The decltype keyword takes an expression as argument, and computes the type of that expression,
as shown here:
int x = 123;
decltype(x) y = 456;
In this example, the compiler deduces the type of y to be int because that is the type of x.
The difference between auto and decltype is that decltype does not strip reference and const
qualifiers. Take the function foo() returning a const reference to a string. Defining f2
using decltype as follows results in f2 being of type const string&, and thus no copy is made.
decltype(foo()) f2 = foo();
It might be worth stressing the difference between auto and decltype: auto works on types, and decltype works on expressions.
Difference between decltype and auto keyword
decltype gives the declared type of the expression that is passed to it. auto does the same thing as template type deduction.
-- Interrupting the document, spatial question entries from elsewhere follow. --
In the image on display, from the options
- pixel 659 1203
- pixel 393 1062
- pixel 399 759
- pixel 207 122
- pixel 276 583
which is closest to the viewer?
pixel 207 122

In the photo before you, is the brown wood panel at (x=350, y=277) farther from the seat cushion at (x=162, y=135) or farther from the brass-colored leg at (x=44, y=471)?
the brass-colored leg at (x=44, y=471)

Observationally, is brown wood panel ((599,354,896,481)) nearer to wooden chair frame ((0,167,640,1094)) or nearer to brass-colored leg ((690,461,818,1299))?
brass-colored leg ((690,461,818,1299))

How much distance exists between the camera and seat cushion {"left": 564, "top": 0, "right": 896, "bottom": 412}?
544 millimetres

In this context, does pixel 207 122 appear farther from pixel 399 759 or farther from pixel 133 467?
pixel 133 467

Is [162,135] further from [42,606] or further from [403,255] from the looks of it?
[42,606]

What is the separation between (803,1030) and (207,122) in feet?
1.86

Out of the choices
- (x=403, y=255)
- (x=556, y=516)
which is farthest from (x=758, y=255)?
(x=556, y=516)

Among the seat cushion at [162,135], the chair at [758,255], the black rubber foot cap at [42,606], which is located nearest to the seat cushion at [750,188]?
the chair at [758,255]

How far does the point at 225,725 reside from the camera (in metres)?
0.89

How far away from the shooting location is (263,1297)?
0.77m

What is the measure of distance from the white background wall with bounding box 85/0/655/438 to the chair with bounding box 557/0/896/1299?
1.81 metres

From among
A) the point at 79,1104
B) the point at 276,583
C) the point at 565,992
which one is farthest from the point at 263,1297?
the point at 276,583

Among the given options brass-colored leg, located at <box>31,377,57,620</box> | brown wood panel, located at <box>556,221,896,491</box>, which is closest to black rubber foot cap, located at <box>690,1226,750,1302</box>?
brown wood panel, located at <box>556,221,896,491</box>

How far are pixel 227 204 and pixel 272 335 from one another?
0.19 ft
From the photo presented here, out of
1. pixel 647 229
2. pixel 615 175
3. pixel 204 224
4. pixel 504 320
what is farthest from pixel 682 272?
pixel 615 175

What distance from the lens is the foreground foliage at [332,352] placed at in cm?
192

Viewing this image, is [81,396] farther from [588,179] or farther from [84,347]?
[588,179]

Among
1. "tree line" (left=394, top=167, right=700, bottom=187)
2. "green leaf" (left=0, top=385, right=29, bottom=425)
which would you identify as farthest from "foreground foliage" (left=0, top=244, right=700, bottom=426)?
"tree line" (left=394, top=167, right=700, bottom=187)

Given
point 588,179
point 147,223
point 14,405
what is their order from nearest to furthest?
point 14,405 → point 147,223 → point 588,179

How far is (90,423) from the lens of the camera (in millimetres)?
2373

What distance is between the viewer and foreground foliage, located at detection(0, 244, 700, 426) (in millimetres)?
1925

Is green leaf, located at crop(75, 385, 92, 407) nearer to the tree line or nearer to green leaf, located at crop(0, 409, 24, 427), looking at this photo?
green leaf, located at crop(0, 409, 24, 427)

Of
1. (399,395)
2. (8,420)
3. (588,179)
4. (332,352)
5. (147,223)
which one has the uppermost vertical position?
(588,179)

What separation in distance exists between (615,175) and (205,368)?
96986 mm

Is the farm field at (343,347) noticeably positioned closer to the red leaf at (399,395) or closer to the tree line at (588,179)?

So, for example, if you have a function that returns a reference, auto will still be a value (you need auto& to get a reference), but decltype will be exactly the type of the return value.
#include <iostream>
int global=0;
int& func()
{
return global;
}
int main()
{
decltype(func()) a = func(); //a is an `int&`
auto b = func(); //b is an `int`
b = 2;
std::cout << "a: " << a << '\n'; //prints "a: 0"
std::cout << "b: " << b << '\n'; //prints "b: 2"
std::cout << "---\n";
decltype(foo()) c = foo(); //c is an `int&`
c = 10;
std::cout << "a: " << a << '\n'; //prints "a: 10"
std::cout << "b: " << b << '\n'; //prints "b: 2"
std::cout << "c: " << c << '\n'; //prints "c: 10"
}